What is asked —
Every entry below should be repeated exactly; the pictures should not.

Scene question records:
:::::

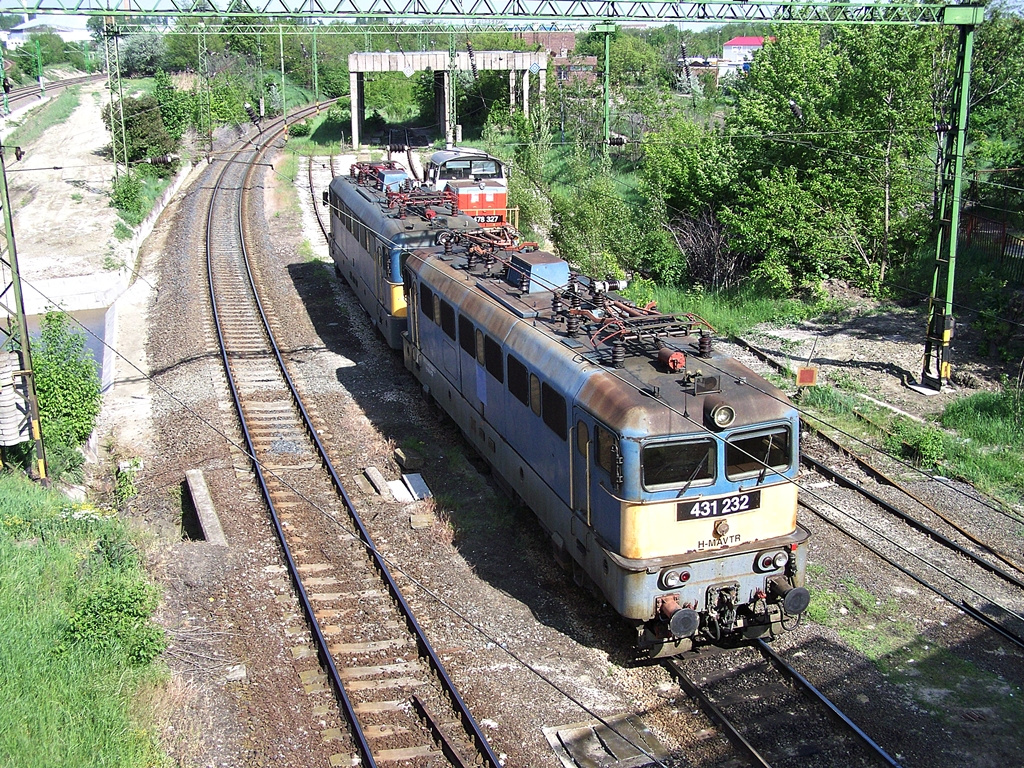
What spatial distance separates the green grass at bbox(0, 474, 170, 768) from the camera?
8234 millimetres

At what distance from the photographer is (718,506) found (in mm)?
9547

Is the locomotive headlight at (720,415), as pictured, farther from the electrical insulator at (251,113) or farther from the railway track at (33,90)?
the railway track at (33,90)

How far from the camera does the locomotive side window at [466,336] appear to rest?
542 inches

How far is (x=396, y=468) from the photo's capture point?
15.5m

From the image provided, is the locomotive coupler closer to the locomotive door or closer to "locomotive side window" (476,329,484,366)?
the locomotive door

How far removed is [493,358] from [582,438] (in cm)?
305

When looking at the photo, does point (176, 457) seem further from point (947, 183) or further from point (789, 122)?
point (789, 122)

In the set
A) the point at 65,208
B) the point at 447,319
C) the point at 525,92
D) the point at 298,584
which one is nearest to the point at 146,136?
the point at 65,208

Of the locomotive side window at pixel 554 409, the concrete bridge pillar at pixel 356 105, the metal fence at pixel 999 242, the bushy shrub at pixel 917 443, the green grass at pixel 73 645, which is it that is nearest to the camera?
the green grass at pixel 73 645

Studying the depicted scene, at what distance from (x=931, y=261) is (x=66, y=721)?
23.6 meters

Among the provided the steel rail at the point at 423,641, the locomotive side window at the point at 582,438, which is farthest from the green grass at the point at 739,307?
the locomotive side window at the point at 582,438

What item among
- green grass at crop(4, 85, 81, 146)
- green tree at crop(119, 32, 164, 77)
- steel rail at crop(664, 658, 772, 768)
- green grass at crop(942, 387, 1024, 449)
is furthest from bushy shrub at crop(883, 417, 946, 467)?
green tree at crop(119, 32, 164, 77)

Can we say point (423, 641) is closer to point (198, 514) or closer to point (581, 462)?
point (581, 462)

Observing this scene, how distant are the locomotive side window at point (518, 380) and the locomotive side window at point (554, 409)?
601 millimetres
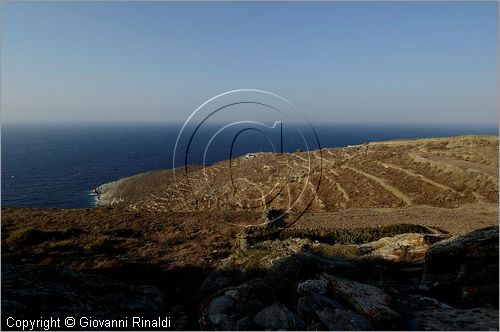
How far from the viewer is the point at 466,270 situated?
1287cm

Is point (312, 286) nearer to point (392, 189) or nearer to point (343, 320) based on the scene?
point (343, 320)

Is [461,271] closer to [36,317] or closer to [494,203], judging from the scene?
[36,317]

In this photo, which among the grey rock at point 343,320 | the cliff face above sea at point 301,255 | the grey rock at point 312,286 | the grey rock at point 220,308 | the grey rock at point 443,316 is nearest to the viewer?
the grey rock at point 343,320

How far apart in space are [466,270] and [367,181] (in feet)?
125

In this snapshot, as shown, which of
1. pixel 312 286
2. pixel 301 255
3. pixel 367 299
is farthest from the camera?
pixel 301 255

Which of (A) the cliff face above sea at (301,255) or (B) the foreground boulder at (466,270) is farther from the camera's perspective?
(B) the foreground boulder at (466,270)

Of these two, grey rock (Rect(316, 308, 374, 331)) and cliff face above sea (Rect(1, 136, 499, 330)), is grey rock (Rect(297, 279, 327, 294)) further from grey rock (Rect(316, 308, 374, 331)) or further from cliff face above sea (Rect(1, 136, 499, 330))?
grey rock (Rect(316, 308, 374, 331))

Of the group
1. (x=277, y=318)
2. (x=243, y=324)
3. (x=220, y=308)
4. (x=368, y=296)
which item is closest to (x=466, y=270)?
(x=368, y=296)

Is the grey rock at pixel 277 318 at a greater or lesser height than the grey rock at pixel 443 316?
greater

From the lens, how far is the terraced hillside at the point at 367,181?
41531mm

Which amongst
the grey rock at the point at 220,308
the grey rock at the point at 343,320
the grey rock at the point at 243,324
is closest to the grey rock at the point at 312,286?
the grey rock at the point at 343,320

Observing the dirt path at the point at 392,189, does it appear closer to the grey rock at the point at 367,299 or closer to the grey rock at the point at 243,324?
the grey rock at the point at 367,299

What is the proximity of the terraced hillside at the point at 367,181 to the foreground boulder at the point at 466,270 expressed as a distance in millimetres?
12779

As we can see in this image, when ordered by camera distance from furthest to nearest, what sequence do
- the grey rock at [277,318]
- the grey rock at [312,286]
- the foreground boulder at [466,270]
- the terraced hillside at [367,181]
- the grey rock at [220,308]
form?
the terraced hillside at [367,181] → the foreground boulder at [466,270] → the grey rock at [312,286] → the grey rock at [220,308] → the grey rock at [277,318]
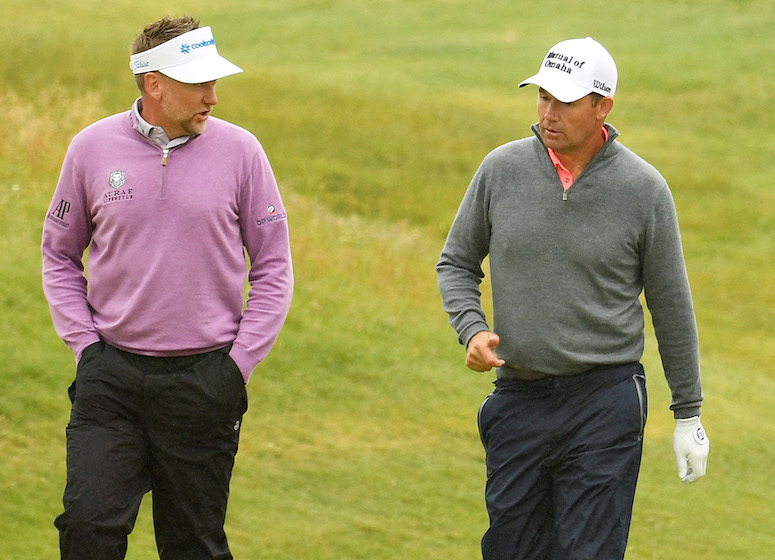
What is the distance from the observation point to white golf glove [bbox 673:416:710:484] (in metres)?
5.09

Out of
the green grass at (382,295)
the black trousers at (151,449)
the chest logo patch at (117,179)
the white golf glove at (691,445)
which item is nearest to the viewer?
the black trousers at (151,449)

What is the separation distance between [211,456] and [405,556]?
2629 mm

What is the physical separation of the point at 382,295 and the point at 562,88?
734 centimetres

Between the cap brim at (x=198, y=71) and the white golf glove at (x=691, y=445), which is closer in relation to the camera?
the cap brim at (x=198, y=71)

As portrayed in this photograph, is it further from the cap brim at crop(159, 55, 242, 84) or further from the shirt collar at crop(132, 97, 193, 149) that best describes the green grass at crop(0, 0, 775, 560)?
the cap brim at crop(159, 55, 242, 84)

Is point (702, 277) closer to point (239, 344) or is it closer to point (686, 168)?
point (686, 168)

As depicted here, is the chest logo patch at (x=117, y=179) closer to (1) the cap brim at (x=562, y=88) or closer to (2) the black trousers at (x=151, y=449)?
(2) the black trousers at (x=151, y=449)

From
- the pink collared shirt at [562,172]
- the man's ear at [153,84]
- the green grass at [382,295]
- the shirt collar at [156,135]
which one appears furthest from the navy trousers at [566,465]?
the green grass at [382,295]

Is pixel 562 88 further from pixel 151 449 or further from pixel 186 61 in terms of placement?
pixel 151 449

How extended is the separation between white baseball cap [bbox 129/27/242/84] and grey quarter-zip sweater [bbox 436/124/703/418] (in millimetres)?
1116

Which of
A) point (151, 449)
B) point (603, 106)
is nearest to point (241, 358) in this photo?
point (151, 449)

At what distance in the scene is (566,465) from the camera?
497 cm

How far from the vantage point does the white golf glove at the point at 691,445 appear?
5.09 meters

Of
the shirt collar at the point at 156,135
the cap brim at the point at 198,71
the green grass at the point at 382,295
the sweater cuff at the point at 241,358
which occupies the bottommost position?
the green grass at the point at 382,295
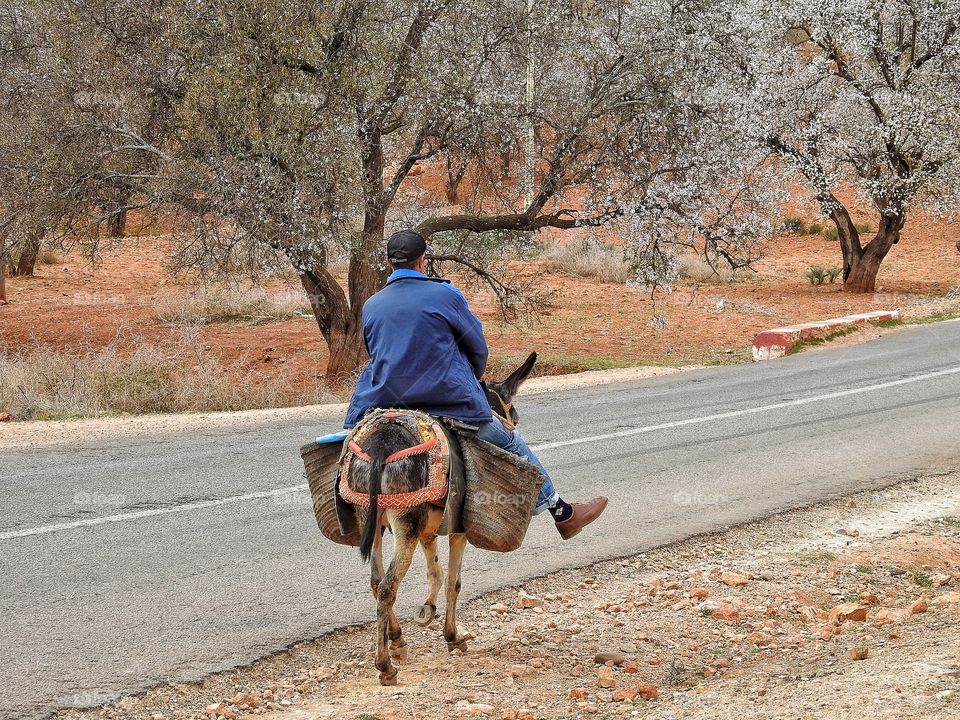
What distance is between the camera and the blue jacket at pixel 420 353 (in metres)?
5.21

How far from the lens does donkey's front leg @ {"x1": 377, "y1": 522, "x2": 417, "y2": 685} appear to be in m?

:::::

Solution to this problem —
What spatial distance separates the green grass at bbox(0, 474, 170, 768) from the camera?
8234 millimetres

At what distance from the photographer is (718,506) found (in mm)?
9547

Is the locomotive headlight at (720,415), as pictured, farther from the electrical insulator at (251,113) or farther from the railway track at (33,90)?
the railway track at (33,90)

How far from the camera does the locomotive side window at [466,336] appear to rest?
542 inches

How far is (x=396, y=468) from the photo's capture point?
15.5m

From the image provided, is the locomotive coupler closer to the locomotive door or closer to "locomotive side window" (476,329,484,366)?
the locomotive door

How far removed is [493,358] from [582,438] (in cm)?
305

When looking at the photo, does point (176, 457) seem further from point (947, 183) or further from point (789, 122)?
point (789, 122)

In the set
A) the point at 65,208
B) the point at 447,319
C) the point at 525,92
D) the point at 298,584
which one is nearest to the point at 146,136?
the point at 65,208

Of the locomotive side window at pixel 554 409, the concrete bridge pillar at pixel 356 105, the metal fence at pixel 999 242, the bushy shrub at pixel 917 443, the green grass at pixel 73 645, which is it that is nearest to the camera?
the green grass at pixel 73 645

Studying the depicted scene, at what distance from (x=931, y=261) is (x=66, y=721)?
23.6 meters

Among the provided the steel rail at the point at 423,641, the locomotive side window at the point at 582,438, which is farthest from the green grass at the point at 739,307?
the locomotive side window at the point at 582,438

What item among
- green grass at crop(4, 85, 81, 146)
- green tree at crop(119, 32, 164, 77)
- steel rail at crop(664, 658, 772, 768)
- green grass at crop(942, 387, 1024, 449)
is furthest from bushy shrub at crop(883, 417, 946, 467)?
green tree at crop(119, 32, 164, 77)

Can we say point (423, 641) is closer to point (198, 514) or closer to point (581, 462)?
point (581, 462)

Observing this scene, how distant are the locomotive side window at point (518, 380) and the locomotive side window at point (554, 409)?
601 millimetres
How far from the viewer is the point at 466,270 situated?
1287cm

Is point (312, 286) nearer to point (392, 189) or nearer to point (343, 320) based on the scene?
point (343, 320)

Is [461,271] closer to [36,317] or closer to [494,203], judging from the scene?
[36,317]

In this photo, which among the grey rock at point 343,320 | the cliff face above sea at point 301,255 | the grey rock at point 312,286 | the grey rock at point 220,308 | the grey rock at point 443,316 is nearest to the viewer?
the grey rock at point 343,320

How far apart in space are [466,270] and [367,181] (in feet)?
125

In this snapshot, as shown, which of
1. pixel 312 286
2. pixel 301 255
3. pixel 367 299
is farthest from the camera?
pixel 301 255

Which of (A) the cliff face above sea at (301,255) or (B) the foreground boulder at (466,270) is farther from the camera's perspective?
(B) the foreground boulder at (466,270)

Of these two, grey rock (Rect(316, 308, 374, 331)) and cliff face above sea (Rect(1, 136, 499, 330)), is grey rock (Rect(297, 279, 327, 294)) further from grey rock (Rect(316, 308, 374, 331)) or further from cliff face above sea (Rect(1, 136, 499, 330))?
grey rock (Rect(316, 308, 374, 331))

Of the group
1. (x=277, y=318)
2. (x=243, y=324)
3. (x=220, y=308)
4. (x=368, y=296)
which item is closest to (x=466, y=270)?
(x=368, y=296)

Is the grey rock at pixel 277 318 at a greater or lesser height than the grey rock at pixel 443 316?
greater

From the lens, how far is the terraced hillside at the point at 367,181?
41531mm

Which amongst
the grey rock at the point at 220,308
the grey rock at the point at 343,320
the grey rock at the point at 243,324
is closest to the grey rock at the point at 312,286?
the grey rock at the point at 343,320

Observing the dirt path at the point at 392,189, does it appear closer to the grey rock at the point at 367,299 or closer to the grey rock at the point at 243,324?
the grey rock at the point at 367,299

What is the proximity of the terraced hillside at the point at 367,181 to the foreground boulder at the point at 466,270 expressed as a distance in millimetres?
12779

As we can see in this image, when ordered by camera distance from furthest to nearest, what sequence do
- the grey rock at [277,318]
- the grey rock at [312,286]
- the foreground boulder at [466,270]
- the terraced hillside at [367,181]
- the grey rock at [220,308]
form?
the terraced hillside at [367,181] → the foreground boulder at [466,270] → the grey rock at [312,286] → the grey rock at [220,308] → the grey rock at [277,318]
What is the distance from the observation point to white golf glove [bbox 673:416:710:484] (in metres)?
5.09

Out of
the green grass at (382,295)
the black trousers at (151,449)
the chest logo patch at (117,179)
the white golf glove at (691,445)
which item is nearest to the viewer?
the black trousers at (151,449)

What is the separation distance between [211,456] and [405,556]?
2629 mm

What is the physical separation of the point at 382,295 and the point at 562,88?
734 centimetres

Between the cap brim at (x=198, y=71) and the white golf glove at (x=691, y=445), which is closer in relation to the camera?
the cap brim at (x=198, y=71)

As portrayed in this photograph, is it further from the cap brim at crop(159, 55, 242, 84) or further from the shirt collar at crop(132, 97, 193, 149) that best describes the green grass at crop(0, 0, 775, 560)?
the cap brim at crop(159, 55, 242, 84)

Is point (702, 277) closer to point (239, 344) or is it closer to point (686, 168)?
point (686, 168)

As depicted here, is the chest logo patch at (x=117, y=179) closer to (1) the cap brim at (x=562, y=88) or closer to (2) the black trousers at (x=151, y=449)?
(2) the black trousers at (x=151, y=449)

From
- the pink collared shirt at [562,172]
- the man's ear at [153,84]
- the green grass at [382,295]
- the shirt collar at [156,135]
which one appears furthest from the navy trousers at [566,465]?
the green grass at [382,295]

Is pixel 562 88 further from pixel 151 449 or further from pixel 186 61 in terms of placement?
pixel 151 449

How extended is the separation between white baseball cap [bbox 129/27/242/84] and grey quarter-zip sweater [bbox 436/124/703/418] (in millimetres)?
1116

Which of
A) point (151, 449)
B) point (603, 106)
is nearest to point (241, 358) in this photo?
point (151, 449)

At what distance in the scene is (566,465) from the camera?
497 cm

How far from the vantage point does the white golf glove at the point at 691,445 appear?
5.09 meters

Of
the shirt collar at the point at 156,135
the cap brim at the point at 198,71
the green grass at the point at 382,295
the sweater cuff at the point at 241,358
which occupies the bottommost position?
the green grass at the point at 382,295
What distance is between the camera and the blue jacket at pixel 420 353 (in metres)?
5.21

How far from the lens does donkey's front leg @ {"x1": 377, "y1": 522, "x2": 417, "y2": 685} appear to be in m?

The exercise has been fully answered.